EXERCISE DETAILS:
All lines in the records below with the word "candidate" must be returned.

Collected data entries

- - - - - - -

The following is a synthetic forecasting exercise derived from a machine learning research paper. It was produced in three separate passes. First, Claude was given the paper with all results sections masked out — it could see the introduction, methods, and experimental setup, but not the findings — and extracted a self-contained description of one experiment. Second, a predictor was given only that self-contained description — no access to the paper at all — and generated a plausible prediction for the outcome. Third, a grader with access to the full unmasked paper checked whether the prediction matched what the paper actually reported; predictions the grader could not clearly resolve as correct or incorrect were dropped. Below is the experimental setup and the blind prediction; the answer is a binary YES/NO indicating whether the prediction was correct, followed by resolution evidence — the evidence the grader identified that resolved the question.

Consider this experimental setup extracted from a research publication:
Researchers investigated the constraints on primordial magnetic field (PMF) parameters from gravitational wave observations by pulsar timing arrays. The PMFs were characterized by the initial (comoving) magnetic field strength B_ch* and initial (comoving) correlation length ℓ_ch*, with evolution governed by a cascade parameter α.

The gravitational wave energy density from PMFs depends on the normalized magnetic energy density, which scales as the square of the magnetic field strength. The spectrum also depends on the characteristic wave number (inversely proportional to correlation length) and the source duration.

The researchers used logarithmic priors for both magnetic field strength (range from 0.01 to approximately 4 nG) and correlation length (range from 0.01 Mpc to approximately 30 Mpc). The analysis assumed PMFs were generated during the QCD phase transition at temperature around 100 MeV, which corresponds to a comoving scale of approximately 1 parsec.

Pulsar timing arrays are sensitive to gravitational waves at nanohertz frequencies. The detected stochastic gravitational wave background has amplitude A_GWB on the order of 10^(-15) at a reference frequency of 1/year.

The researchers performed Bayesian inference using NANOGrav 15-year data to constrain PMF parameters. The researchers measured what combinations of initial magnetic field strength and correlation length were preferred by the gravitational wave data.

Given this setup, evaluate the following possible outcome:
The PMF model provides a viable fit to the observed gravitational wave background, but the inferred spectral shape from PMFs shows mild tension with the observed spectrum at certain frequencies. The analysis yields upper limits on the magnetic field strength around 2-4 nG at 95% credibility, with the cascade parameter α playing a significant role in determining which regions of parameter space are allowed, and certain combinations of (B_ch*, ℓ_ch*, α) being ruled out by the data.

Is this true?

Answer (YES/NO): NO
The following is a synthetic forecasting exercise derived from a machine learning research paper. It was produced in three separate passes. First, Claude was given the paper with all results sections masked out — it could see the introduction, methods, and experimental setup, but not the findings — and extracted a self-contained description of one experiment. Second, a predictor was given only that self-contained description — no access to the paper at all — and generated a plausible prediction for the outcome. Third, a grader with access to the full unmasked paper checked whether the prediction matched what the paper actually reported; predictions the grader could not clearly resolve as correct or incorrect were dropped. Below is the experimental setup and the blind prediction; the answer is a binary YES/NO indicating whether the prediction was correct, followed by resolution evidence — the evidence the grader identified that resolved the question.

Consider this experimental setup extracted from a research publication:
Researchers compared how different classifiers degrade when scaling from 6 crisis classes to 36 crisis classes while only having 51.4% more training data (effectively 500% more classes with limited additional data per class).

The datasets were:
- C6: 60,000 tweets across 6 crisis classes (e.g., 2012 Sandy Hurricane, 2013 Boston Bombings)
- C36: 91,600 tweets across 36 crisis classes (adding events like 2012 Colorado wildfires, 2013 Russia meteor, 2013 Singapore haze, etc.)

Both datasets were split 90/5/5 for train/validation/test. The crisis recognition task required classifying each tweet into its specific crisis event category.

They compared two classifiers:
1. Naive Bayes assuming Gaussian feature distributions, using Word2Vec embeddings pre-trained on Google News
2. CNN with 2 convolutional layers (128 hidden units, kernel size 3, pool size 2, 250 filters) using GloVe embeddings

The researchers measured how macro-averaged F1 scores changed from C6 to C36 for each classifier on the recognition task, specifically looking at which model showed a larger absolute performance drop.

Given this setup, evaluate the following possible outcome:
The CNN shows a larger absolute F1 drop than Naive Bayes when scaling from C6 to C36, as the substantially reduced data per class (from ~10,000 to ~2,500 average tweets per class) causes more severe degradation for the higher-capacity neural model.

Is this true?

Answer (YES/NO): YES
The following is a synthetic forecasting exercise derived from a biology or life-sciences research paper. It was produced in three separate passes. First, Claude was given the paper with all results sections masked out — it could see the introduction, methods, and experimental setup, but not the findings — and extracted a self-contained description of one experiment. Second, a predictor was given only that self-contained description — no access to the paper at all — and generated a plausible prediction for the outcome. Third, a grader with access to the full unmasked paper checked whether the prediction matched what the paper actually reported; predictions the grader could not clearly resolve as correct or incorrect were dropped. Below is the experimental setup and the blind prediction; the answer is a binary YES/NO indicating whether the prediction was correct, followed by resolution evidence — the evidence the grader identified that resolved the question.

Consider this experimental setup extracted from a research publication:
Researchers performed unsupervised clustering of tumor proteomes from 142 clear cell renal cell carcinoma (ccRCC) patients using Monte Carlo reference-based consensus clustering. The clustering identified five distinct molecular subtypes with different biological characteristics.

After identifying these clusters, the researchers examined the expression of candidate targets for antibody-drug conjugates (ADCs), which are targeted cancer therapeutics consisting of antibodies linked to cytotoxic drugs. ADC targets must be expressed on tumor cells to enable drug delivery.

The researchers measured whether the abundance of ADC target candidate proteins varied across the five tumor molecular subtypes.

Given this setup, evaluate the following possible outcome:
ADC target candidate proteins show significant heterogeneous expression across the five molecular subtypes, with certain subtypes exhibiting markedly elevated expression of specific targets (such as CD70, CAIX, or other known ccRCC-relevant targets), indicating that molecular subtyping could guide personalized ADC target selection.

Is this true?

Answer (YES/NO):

- - - - - - -

TASK SOLUTION:
After identifying these clusters, the researchers examined the expression of candidate targets for antibody-drug conjugates (ADCs), which are targeted cancer therapeutics consisting of antibodies linked to cytotoxic drugs. ADC targets must be expressed on tumor cells to enable drug delivery.
The researchers measured whether the abundance of ADC target candidate proteins varied across the five tumor molecular subtypes.
ADC target candidate proteins show significant heterogeneous expression across the five molecular subtypes, with certain subtypes exhibiting markedly elevated expression of specific targets (such as CD70, CAIX, or other known ccRCC-relevant targets), indicating that molecular subtyping could guide personalized ADC target selection.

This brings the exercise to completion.